→ Lista de tareas:
1) En el texto sobre la homeopatía, ¿qué organismo de Estados Unidos dio la orden sobre las etiquetas de los productos homeopáticos?
2) Retoma el texto sobre la homeopatía y escribe cómo sigue después de su último párrafo.

→ Texto proporcionado:
Todos los temas que inciden en la salud de la gente deben ser debatidos de manera amplia, sin dogmatismos y lejos de intereses diferentes al de garantizar la mejor opción en términos de bienestar; y en este contexto, valga decir, la forma como se tratan las enfermedades y las herramientas para enfrentarlas no son la excepción.
De ahí que no sobra que las autoridades sanitarias del país no pierdan de vista la orden impartida la semana pasada por la Comisión Federal de Comercio de Estados Unidos (FTC) para que todos los productos homeopáticos que no pueden demostrar la evidencia científica que respalda los efectos que ofrecen lo adviertan en sus etiquetas. Medida que, como era natural, fue descalificada por voces adeptas a esta ‘medicina alternativa’.
No es este un asunto menor, sino un llamado para que los cultores de esta práctica centenaria tomen esto como un estímulo para aclarar, de una vez por todas, la validez de sus conceptos y de sus resultados al tenor del rigor que exige algo tan trascendental como intervenir en la salud de las personas y, por extensión, de sus familias y de las comunidades en general.

Elementos de datos:
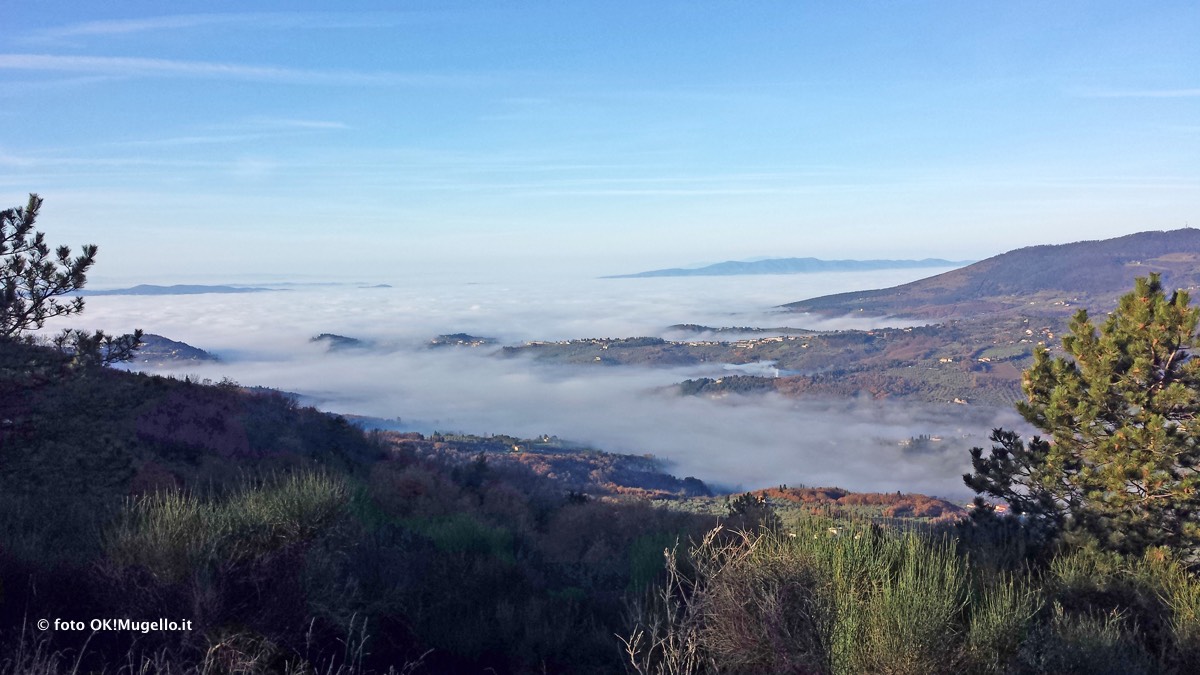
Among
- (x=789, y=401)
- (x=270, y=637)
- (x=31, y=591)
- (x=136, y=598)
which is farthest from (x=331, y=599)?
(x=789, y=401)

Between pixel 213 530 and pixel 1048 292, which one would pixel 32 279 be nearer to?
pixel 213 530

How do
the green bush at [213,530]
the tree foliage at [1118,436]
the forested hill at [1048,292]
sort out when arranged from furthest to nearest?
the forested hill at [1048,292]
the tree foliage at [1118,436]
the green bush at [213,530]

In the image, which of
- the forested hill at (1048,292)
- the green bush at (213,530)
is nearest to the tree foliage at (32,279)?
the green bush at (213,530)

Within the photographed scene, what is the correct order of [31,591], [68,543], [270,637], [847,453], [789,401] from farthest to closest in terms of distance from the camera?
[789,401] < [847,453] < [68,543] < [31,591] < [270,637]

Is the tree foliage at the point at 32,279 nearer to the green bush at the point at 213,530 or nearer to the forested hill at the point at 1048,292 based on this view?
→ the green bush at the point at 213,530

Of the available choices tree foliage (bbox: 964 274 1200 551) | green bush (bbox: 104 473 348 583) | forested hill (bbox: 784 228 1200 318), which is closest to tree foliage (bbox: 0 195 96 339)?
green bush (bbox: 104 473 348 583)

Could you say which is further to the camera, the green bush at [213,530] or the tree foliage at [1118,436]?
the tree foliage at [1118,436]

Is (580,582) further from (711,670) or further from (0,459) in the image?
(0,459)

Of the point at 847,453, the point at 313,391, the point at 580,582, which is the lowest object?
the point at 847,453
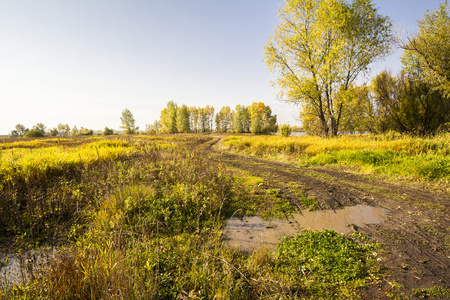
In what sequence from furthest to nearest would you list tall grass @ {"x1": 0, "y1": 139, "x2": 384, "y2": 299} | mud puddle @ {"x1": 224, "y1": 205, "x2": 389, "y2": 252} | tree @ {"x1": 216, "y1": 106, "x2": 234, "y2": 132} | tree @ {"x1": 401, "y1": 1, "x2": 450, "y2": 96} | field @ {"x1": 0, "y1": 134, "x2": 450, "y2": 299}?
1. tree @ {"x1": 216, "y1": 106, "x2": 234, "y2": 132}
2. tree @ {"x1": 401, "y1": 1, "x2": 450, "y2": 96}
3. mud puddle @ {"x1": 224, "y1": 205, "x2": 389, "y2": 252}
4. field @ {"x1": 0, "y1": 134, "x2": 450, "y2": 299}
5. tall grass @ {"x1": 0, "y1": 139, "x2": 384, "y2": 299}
* * *
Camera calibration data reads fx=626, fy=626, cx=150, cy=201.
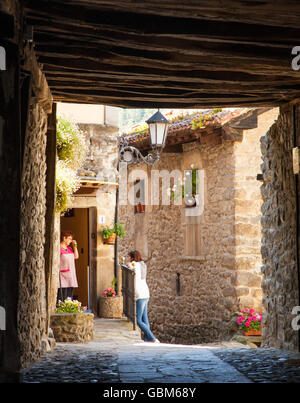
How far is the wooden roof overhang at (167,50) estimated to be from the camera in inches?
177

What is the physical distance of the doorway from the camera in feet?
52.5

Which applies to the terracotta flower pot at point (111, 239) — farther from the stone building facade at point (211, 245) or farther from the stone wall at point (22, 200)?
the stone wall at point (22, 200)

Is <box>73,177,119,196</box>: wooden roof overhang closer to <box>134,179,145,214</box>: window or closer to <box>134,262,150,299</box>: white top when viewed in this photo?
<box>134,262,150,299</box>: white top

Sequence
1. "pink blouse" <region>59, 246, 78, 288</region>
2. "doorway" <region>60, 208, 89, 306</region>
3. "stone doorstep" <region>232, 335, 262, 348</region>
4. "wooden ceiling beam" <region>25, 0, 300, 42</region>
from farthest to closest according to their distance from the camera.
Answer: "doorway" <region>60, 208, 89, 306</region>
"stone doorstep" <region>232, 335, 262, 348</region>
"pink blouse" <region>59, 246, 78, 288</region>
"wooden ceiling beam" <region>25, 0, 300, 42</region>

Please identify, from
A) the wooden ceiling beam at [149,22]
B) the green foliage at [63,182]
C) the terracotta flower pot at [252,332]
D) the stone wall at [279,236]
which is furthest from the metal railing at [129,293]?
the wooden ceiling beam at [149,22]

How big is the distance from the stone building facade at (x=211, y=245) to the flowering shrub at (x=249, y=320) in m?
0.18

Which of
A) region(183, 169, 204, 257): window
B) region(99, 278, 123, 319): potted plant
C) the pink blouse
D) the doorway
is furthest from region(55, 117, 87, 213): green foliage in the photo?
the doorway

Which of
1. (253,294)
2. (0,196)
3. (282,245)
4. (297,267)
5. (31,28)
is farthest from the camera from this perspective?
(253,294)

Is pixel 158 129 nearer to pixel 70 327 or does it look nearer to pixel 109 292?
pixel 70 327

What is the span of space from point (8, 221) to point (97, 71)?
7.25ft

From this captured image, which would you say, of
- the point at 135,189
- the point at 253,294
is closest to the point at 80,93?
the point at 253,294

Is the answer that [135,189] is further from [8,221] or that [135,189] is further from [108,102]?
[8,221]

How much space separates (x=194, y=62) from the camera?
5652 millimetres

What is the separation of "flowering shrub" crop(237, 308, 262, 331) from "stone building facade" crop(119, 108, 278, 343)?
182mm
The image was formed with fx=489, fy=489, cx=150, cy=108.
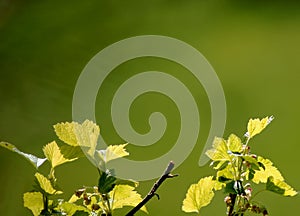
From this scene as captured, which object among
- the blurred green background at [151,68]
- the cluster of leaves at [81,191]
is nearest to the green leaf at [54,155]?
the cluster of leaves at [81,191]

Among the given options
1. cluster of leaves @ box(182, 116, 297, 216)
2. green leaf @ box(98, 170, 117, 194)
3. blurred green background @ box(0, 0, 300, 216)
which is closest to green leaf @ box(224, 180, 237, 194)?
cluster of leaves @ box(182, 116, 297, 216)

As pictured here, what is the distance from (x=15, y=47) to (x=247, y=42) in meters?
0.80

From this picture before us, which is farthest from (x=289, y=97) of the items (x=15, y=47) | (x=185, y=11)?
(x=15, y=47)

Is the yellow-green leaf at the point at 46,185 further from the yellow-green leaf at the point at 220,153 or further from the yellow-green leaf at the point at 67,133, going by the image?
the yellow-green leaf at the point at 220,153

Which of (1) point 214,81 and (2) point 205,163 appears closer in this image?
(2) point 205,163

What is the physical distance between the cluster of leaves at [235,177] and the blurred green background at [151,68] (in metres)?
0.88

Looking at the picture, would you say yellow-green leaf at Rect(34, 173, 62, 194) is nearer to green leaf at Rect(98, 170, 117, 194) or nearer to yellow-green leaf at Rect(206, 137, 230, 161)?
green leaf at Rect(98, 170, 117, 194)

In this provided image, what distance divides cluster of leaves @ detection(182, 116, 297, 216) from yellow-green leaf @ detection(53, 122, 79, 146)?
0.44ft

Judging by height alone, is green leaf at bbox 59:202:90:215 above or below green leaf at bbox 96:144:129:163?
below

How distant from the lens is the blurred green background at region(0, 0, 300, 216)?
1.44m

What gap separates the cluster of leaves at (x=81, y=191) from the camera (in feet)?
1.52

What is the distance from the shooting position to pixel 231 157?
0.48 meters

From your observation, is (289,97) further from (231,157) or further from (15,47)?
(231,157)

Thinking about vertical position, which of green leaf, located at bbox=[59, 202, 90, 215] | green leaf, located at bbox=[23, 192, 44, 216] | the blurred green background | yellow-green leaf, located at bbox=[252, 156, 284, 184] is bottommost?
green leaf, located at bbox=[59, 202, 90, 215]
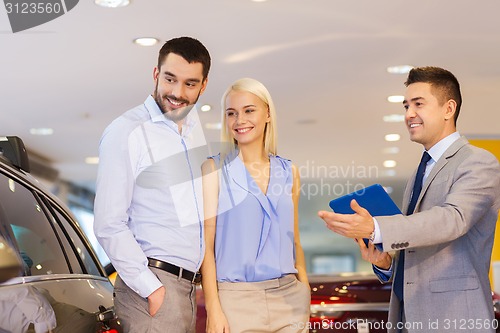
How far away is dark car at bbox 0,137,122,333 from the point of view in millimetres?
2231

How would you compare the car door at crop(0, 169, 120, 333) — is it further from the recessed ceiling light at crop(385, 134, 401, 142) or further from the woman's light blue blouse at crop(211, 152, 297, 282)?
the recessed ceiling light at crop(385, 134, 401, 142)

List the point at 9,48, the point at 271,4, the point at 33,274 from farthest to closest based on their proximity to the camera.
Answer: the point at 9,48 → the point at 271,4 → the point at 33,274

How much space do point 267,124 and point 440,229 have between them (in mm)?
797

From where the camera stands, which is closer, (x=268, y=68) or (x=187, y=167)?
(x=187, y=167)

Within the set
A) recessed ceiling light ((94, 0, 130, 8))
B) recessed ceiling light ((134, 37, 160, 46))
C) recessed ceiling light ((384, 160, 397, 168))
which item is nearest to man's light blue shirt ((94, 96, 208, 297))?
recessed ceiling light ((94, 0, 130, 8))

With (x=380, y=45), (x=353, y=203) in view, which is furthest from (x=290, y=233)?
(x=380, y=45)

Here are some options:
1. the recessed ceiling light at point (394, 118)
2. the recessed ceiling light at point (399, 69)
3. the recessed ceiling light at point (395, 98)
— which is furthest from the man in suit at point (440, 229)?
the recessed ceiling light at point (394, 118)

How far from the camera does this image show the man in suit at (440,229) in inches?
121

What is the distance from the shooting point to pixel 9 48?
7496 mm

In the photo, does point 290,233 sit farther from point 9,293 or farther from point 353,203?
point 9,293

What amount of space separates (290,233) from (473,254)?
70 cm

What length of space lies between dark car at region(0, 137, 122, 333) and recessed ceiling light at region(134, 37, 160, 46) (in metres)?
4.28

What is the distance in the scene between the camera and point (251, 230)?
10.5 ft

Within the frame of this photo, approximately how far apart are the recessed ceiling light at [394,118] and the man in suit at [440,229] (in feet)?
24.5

→ Respuestas por tarea:
1) La Comisión Federal de Comercio de Estados Unidos (FTC).

2)
No hay razón para evadir esta discusión. No basta decir que estos fármacos tienen menor toxicidad que los convencionales o que la integralidad y la atención centrada en cada paciente son la norma en la homeopatía, condiciones que, dicho sea de paso, son de reconocer, pero de lo que se trata es de curar, de aliviar o de paliar males de un modo demostrable y consistente. Y en esto no caben excusas.
Sin embargo, esta exigencia debe extenderse también a muchos procedimientos y fármacos que utilizan los médicos convencionales (alopáticos) y que carecen de la tan necesaria evidencia científica.
Es claro que la autonomía profesional les ampara las decisiones que toman sobre sus pacientes, pero a la hora del rigor científico la ley debe ser para todos. Total, es la salud de la población la que está de por medio.